According to NAB’s latest monthly business survey of around 350 firms conducted in the last week of September, business conditions have improved back to a level in line with the long-term average. NAB’s conditions index registered 7 points, up 4 points from August’s reading.
Business confidence also improved. NAB’s confidence index rose 3 points to -2 points, a reading which is still well below the long-term average. NAB’s confidence index typically leads the conditions index by one month, although some divergences have appeared from time to time.
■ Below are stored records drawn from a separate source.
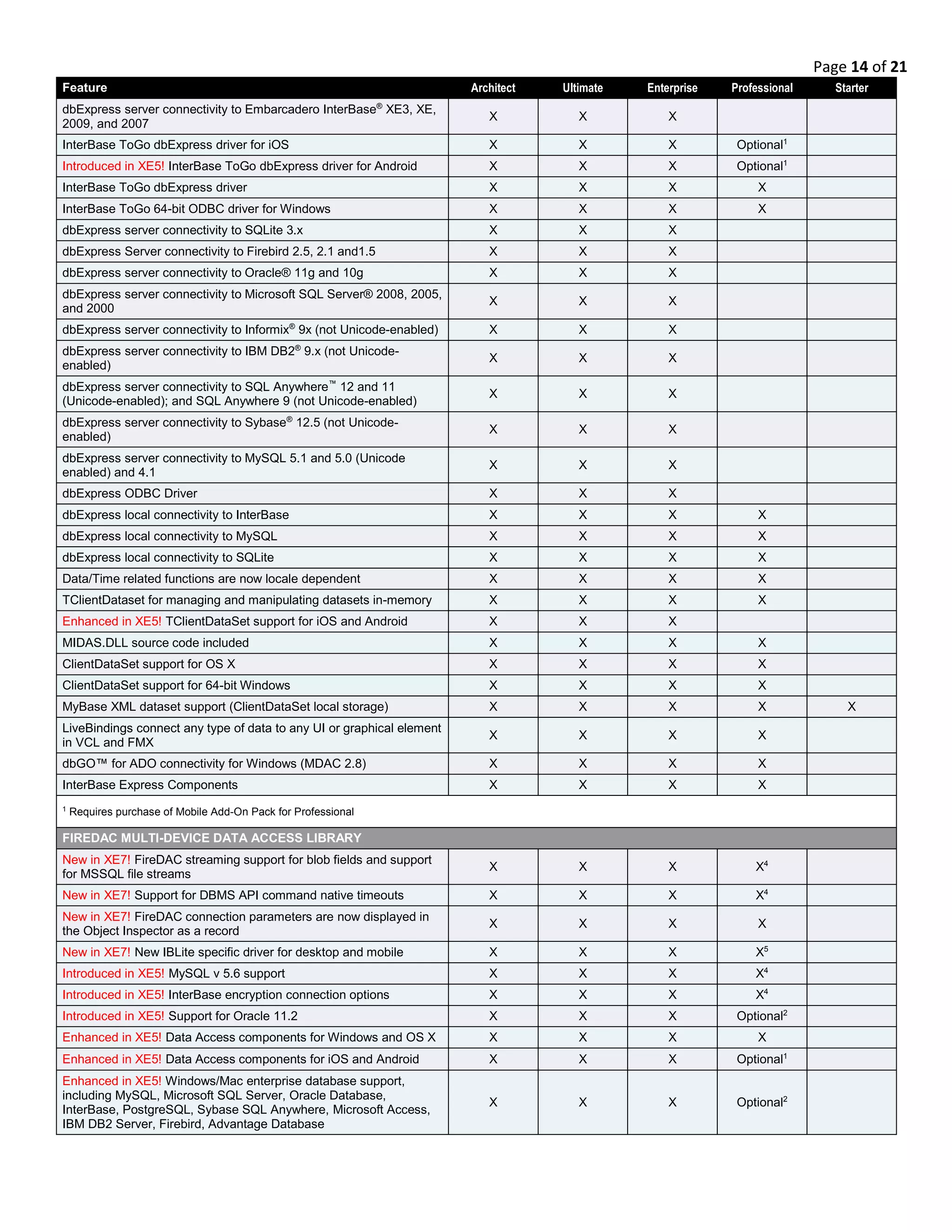 Page 14 of 21

| Feature | Architect | Ultimate | Enterprise | Professional | Starter |
|---|---|---|---|---|---|
| dbExpress server connectivity to Embarcadero InterBase® XE3, XE, 2009, and 2007 | X | X | X | | |
| InterBase ToGo dbExpress driver for iOS | X | X | X | Optional$^1$ | |
| Introduced in XE5! InterBase ToGo dbExpress driver for Android | X | X | X | Optional$^1$ | |
| InterBase ToGo dbExpress driver | X | X | X | X | |
| InterBase ToGo 64-bit ODBC driver for Windows | X | X | X | X | |
| dbExpress server connectivity to SQLite 3.x | X | X | X | | |
| dbExpress Server connectivity to Firebird 2.5, 2.1 and1.5 | X | X | X | | |
| dbExpress server connectivity to Oracle® 11g and 10g | X | X | X | | |
| dbExpress server connectivity to Microsoft SQL Server® 2008, 2005, and 2000 | X | X | X | | |
| dbExpress server connectivity to Informix® 9x (not Unicode-enabled) | X | X | X | | |
| dbExpress server connectivity to IBM DB2® 9.x (not Unicode-enabled) | X | X | X | | |
| dbExpress server connectivity to SQL Anywhere™ 12 and 11 (Unicode-enabled); and SQL Anywhere 9 (not Unicode-enabled) | X | X | X | | |
| dbExpress server connectivity to Sybase® 12.5 (not Unicode-enabled) | X | X | X | | |
| dbExpress server connectivity to MySQL 5.1 and 5.0 (Unicode enabled) and 4.1 | X | X | X | | |
| dbExpress ODBC Driver | X | X | X | | |
| dbExpress local connectivity to InterBase | X | X | X | X | |
| dbExpress local connectivity to MySQL | X | X | X | X | |
| dbExpress local connectivity to SQLite | X | X | X | X | |
| Data/Time related functions are now locale dependent | X | X | X | X | |
| TClientDataset for managing and manipulating datasets in-memory | X | X | X | X | |
| Enhanced in XE5! TClientDataSet support for iOS and Android | X | X | X | | |
| MIDAS.DLL source code included | X | X | X | X | |
| ClientDataSet support for OS X | X | X | X | X | |
| ClientDataSet support for 64-bit Windows | X | X | X | X | |
| MyBase XML dataset support (ClientDataSet local storage) | X | X | X | X | X |
| LiveBindings connect any type of data to any UI or graphical element in VCL and FMX | X | X | X | X | |
| dbGO™ for ADO connectivity for Windows (MDAC 2.8) | X | X | X | X | |
| InterBase Express Components | X | X | X | X | |
| $^1$ Requires purchase of Mobile Add-On Pack for Professional | | | | | |
| FIREDAC MULTI-DEVICE DATA ACCESS LIBRARY | | | | | |
| New in XE7! FireDAC streaming support for blob fields and support for MSSQL file streams | X | X | X | X$^4$ | |
| New in XE7! Support for DBMS API command native timeouts | X | X | X | X$^4$ | |
| New in XE7! FireDAC connection parameters are now displayed in the Object Inspector as a record | X | X | X | X | |
| New in XE7! New IBLite specific driver for desktop and mobile | X | X | X | X$^5$ | |
| Introduced in XE5! MySQL v 5.6 support | X | X | X | X$^4$ | |
| Introduced in XE5! InterBase encryption connection options | X | X | X | X$^4$ | |
| Introduced in XE5! Support for Oracle 11.2 | X | X | X | Optional$^2$ | |
| Enhanced in XE5! Data Access components for Windows and OS X | X | X | X | X | |
| Enhanced in XE5! Data Access components for iOS and Android | X | X | X | Optional$^1$ | |
| Enhanced in XE5! Windows/Mac enterprise database support, including MySQL, Microsoft SQL Server, Oracle Database, InterBase, PostgreSQL, Sybase SQL Anywhere, Microsoft Access, IBM DB2 Server, Firebird, Advantage Database | X | X | X | Optional$^2$ | |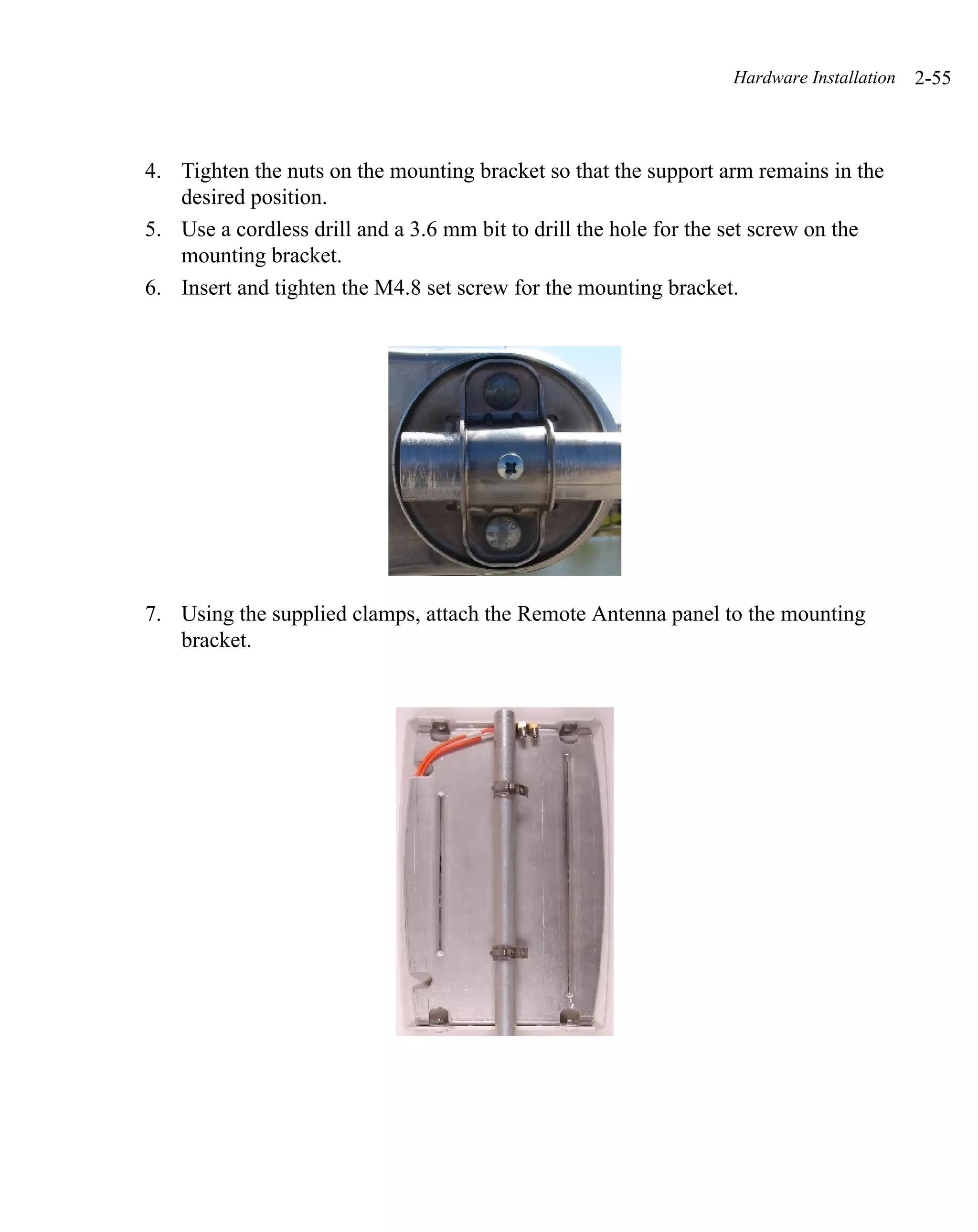 Hardware Installation 2-55

4. Tighten the nuts on the mounting bracket so that the support arm remains in the desired position.

5. Use a cordless drill and a 3.6 mm bit to drill the hole for the set screw on the mounting bracket.

6. Insert and tighten the M4.8 set screw for the mounting bracket.

7. Using the supplied clamps, attach the Remote Antenna panel to the mounting bracket.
“Overall, the business survey points to some encouraging signs as the RBA attempts to come in for a soft landing,” said NAB Head of Australian Economics Gareth Spence. “While we would like to see the easing in price growth maintained over coming months, and for conditions to hold up even if just at around average levels, for now the trends remain encouraging.”
The figures came out on the same day as two other private sector surveys and Commonwealth Government bond yields generally fell, although ultra-long yields rose in what was probably a catch up from the previous day’s lack of movement. By the close of business, the 3-year ACGB yield had shed 7bps to 3.69%, the 10-year yield had lost 5bps to 4.17% while the 20-year yield finished 7bps higher at 4.56%.
Expectations regarding rate cuts in the next twelve months firmed, with a February 2025 rate cut priced in as an 80% probability. Cash futures contracts implied an average of 4.315% in November, 4.245% in December and 4.175% in February 2025. September 2025 contracts implied 3.675%, 66bps less than the current cash rate.
“After two years of an unfolding economic slowdown, there are tentative signs that business conditions are finding its floor,” said Westpac economist Ryan Wells. “That said, businesses remain somewhat pessimistic on the outlook, suggesting there is still some time before a meaningful pick-up in confidence takes hold.”
NAB’s measure of national capacity utilisation increased from August’s upwardly-revised reading of 83.0% to 83.1%, a level which is quite elevated from a historical perspective. Seven of the eight sectors of the economy were reported to be operating at or above their respective long-run averages, the wholesale sector remaining the one exception.
Capacity utilisation is generally accepted as an indicator of future investment expenditure and it also has a strong inverse relationship with Australia’s unemployment rate.